*** Opening of Text block ***

It was a tragic evening in Bautzen, Germany. A twenty-seven-year-old trapeze artist, flying through the air, missed her hold and fell to her death in front of horrified children and their parents. The big top went silent. The gasps of awe turned into cries of horror. And then—what surprised me most—the government immediately issued a notice offering psychological help to the audience. Professional counsellors were dispatched, ready to guide trembling children and shaken parents back to what they called “normal life.”
I wondered: what on earth is “normal life” anymore?
Because here in our country, I see so many of us walking the tightrope of hate every day. Unlike that young trapeze artist who fell by accident, our fall is deliberate. We are pushed, prodded, and sometimes gleefully shoved by hate-mongering leaders and loudmouths on television who make a living convincing us to despise our neighbour. If ever a nation needed psychologists, dear reader, it is us!
Think of it. The Germans call counsellors after a tragedy. We need counsellors after every election rally and news broadcast.
Also, what trauma a child carries after listening to a parent abuse another community over dinner?
What scars remain when an impressionable youth is told that his worth comes only from tearing someone else down?
Now don’t get me wrong, I’m not suggesting we replace election rallies with therapy sessions, though frankly it might be a healthier use of stadium space. But just imagine—psychologists sitting with party leaders, saying, “Tell us about your childhood… did your grandmother fill your ears with stories of partition? Did your uncle whisper about superiority till it became your bedtime lullaby? Or are you shouting so loudly because deep down you feel inferior?”
Oh, what sessions those would be! The entire nation could tune in live, replacing prime-time debates with prime-time diagnoses. “Tonight at 9, Dr. Freud takes on Mr. Big Chest—don’t miss it!”
But jokes aside, it is we ordinary people who need this healing most. Like the children in Bautzen who watched something they could not unsee, millions of us are being made to watch spectacles of hate we never asked for. And unlike Germany’s quick response, where professionals helped bring back calm, we are left to nurse our trauma in silence, or worse, pass it on.
So maybe it’s time we give our leaders psychological help—not because they saw a trapeze artist fall, but because they keep pushing us into a free fall. And once the politicians are healed, we will know the meaning of ‘normal life’ One where we laugh with our neighbors, not at them. Where we shake hands, not fists. Where the only high wire act worth watching is in a circus—and not the dangerous way we balance hate and harmony.
Now wouldn’t those be therapy sessions worth sending them to?

*** Close of Text block ***

Things to do:
• 1. Answer these about the essay:
(a) How old was the trapeze artist who fell?
(b) In which town did the fall take place?
(c) In the imagined TV announcement, at what time does Dr. Freud take on Mr. Big Chest?
• 2. Please write out the essay word for word, everything from "Think of it." down to "someone else down?".

*** Opening of Dataset entries ***

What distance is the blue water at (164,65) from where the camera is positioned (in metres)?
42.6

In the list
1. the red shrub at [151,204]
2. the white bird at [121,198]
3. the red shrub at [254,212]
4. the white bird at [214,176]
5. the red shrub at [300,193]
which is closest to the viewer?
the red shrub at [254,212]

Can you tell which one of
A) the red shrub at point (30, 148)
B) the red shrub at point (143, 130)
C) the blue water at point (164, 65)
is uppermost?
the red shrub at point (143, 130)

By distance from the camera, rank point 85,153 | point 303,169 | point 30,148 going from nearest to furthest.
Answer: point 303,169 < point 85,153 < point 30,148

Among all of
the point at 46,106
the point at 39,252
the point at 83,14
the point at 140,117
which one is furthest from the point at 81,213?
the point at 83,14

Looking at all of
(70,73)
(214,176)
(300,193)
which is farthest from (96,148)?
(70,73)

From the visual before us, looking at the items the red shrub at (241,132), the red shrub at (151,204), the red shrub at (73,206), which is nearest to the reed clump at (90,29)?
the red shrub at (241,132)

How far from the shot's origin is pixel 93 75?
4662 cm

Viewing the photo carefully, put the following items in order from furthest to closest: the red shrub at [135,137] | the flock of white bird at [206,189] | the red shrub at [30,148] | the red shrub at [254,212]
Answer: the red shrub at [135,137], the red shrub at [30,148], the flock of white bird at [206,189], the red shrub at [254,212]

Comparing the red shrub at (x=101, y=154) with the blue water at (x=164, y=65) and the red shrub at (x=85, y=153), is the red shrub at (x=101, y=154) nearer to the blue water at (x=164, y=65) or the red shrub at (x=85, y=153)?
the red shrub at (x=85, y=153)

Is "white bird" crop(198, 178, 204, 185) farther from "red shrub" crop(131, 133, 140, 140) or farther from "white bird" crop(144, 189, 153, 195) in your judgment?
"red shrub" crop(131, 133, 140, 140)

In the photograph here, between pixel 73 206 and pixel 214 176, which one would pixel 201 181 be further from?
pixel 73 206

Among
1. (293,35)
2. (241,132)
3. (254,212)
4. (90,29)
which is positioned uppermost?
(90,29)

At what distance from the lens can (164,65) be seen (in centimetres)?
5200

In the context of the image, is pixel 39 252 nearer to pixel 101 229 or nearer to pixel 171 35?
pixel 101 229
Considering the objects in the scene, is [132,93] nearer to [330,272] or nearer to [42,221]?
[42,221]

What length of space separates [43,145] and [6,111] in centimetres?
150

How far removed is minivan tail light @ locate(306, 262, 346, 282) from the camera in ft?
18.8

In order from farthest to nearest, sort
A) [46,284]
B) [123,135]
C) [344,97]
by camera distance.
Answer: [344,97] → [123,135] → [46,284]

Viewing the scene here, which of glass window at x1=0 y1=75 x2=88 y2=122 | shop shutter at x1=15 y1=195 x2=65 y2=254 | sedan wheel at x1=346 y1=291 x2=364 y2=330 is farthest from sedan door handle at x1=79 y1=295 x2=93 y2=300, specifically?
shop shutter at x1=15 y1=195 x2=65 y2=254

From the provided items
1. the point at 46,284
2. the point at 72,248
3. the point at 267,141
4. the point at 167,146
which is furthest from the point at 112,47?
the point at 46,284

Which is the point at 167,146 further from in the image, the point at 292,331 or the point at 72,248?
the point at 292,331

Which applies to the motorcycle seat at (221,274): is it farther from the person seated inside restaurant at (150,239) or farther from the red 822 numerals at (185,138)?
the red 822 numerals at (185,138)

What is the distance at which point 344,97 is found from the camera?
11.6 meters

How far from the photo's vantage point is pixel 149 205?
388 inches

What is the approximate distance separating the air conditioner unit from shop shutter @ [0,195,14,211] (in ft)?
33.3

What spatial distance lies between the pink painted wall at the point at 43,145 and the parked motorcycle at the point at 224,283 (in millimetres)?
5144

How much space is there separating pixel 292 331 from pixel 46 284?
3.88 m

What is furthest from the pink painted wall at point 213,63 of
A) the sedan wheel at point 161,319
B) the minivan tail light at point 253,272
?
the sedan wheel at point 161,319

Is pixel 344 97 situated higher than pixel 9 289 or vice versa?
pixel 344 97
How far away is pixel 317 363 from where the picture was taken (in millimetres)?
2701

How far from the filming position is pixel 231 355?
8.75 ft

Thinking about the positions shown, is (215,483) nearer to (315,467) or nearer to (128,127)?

*** Close of Dataset entries ***

Solved problems:
• 1.
(a) Twenty-seven.
(b) Bautzen, Germany.
(c) At 9.

• 2.
Think of it. The Germans call counsellors after a tragedy. We need counsellors after every election rally and news broadcast.
Also, what trauma a child carries after listening to a parent abuse another community over dinner?
What scars remain when an impressionable youth is told that his worth comes only from tearing someone else down?